The Players: Emerging PBMs with Transparent Drug Pricing Models

Large employers and the current US political environment will drive new PBM models with transparent pricing and rebate sharing models. The following are two emerging examples:

Emsana Health: works with large employers to design and build solutions that address their unique healthcare needs.

Mark Cuban Cost Plus Drug Company: produces low-cost versions of high-cost generic drugs and providing radical transparency to drug pricing.

Success Factors

  1. Providers that are self-insured or that offer health plans to their markets should begin to assess emerging PBMs that provide transparency into negotiated drug prices and rebates that can be shared.
  2. Providers should evaluate emerging PBMs for providing drugs to their hospital pharmacies to assist with lower drug costs for their patients.

Summary

Group Purchasing Organizations (GPOs) have or had similar business models to the PBMs. They refused to disclose their pricing and rebate programs and came under intense scrutiny by the government. The Senate Judiciary Committee’s Subcommittee on Antitrust began a series of hearings that would run through 2006. These hearings lead to the GPO trade group enacting a code of conduct for members regarding pricing transparency.

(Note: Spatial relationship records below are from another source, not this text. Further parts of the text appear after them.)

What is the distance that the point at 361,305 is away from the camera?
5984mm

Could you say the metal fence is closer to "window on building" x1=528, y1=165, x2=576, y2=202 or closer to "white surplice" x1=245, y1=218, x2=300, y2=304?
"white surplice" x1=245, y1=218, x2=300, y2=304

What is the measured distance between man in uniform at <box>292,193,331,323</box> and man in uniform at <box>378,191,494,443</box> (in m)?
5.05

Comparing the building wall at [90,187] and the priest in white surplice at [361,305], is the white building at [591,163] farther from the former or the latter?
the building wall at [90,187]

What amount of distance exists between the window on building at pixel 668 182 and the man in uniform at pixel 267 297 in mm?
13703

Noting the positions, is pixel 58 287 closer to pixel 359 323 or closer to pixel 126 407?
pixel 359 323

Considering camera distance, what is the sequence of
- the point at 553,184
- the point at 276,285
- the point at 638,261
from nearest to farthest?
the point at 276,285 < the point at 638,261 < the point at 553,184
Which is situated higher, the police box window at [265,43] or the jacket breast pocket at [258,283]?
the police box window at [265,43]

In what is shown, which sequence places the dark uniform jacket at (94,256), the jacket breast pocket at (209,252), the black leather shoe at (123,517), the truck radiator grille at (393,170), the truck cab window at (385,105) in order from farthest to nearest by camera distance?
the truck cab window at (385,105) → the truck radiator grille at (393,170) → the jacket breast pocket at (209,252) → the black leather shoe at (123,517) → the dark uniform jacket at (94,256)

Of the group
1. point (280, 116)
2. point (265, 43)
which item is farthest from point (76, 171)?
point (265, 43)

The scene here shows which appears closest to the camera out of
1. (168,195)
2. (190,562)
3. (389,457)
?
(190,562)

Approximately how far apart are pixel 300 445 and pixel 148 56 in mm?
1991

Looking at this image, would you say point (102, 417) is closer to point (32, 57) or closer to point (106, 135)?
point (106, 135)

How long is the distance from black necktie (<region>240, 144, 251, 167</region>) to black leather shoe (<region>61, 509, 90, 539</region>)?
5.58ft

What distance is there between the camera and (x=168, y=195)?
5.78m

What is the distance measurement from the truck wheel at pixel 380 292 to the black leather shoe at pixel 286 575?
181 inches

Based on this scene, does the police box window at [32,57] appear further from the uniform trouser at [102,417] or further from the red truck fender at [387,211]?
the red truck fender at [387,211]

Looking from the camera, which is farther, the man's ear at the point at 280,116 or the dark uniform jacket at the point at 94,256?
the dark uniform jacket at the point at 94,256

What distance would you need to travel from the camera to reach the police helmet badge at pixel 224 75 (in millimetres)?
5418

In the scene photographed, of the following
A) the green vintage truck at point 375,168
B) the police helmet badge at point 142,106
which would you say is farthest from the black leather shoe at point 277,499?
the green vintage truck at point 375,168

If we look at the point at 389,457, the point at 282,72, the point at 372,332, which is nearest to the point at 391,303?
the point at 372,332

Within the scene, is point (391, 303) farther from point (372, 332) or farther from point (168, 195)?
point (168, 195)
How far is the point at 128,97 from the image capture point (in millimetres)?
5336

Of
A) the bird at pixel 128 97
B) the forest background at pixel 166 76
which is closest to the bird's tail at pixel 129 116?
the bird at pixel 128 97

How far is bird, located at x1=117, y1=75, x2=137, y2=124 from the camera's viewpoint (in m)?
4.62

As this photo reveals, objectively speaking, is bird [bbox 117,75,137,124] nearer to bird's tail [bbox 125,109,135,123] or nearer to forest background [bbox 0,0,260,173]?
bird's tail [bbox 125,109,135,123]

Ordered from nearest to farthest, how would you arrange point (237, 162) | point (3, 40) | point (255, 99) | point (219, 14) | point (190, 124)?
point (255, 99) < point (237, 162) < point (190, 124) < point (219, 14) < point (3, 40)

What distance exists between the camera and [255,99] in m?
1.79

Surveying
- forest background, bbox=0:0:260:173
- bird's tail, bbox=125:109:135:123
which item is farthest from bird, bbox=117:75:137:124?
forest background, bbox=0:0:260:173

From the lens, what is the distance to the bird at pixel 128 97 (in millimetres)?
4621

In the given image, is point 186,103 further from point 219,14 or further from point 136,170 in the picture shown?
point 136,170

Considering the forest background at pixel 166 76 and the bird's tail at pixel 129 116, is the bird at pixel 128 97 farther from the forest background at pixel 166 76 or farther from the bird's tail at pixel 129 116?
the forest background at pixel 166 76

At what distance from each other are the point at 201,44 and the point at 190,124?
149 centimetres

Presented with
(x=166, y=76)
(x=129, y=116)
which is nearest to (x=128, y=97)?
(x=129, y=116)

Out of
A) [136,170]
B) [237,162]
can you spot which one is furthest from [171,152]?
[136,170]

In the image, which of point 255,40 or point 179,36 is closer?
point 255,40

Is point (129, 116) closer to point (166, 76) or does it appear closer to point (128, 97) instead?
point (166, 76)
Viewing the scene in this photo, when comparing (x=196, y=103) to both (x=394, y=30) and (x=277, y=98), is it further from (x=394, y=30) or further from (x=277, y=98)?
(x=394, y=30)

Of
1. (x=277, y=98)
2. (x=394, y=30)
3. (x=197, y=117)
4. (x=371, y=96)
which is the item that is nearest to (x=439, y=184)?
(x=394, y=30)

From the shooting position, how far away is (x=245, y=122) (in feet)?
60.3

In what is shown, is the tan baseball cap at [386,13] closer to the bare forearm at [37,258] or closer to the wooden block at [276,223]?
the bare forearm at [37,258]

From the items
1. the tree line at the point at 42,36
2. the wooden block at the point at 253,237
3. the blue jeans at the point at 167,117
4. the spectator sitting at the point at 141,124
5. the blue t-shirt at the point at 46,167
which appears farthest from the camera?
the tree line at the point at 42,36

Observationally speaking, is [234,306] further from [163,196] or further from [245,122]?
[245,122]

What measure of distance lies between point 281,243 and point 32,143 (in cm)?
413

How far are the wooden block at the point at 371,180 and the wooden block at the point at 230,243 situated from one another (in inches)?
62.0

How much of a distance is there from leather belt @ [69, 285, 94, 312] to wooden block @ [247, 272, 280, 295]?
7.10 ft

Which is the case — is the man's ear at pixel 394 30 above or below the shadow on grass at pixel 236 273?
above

PBMs are now facing a similar environment relative to their market control and debate on their true effectiveness in controlling drug costs to the benefit of the public. The current social infrastructure bill before congress provides a component for Medicare to begin negotiating drug prices for the Part D program. Payers are likely to drive a similar drug negotiation program with pharmaceutical companies, and that will require PBMs to provide pricing and rebate transparency. The technologies for sharing drug information between manufacturers, payers, and providers demand that PBMs move to a business model that supports transparency of their services to enable more cost-effective healthcare.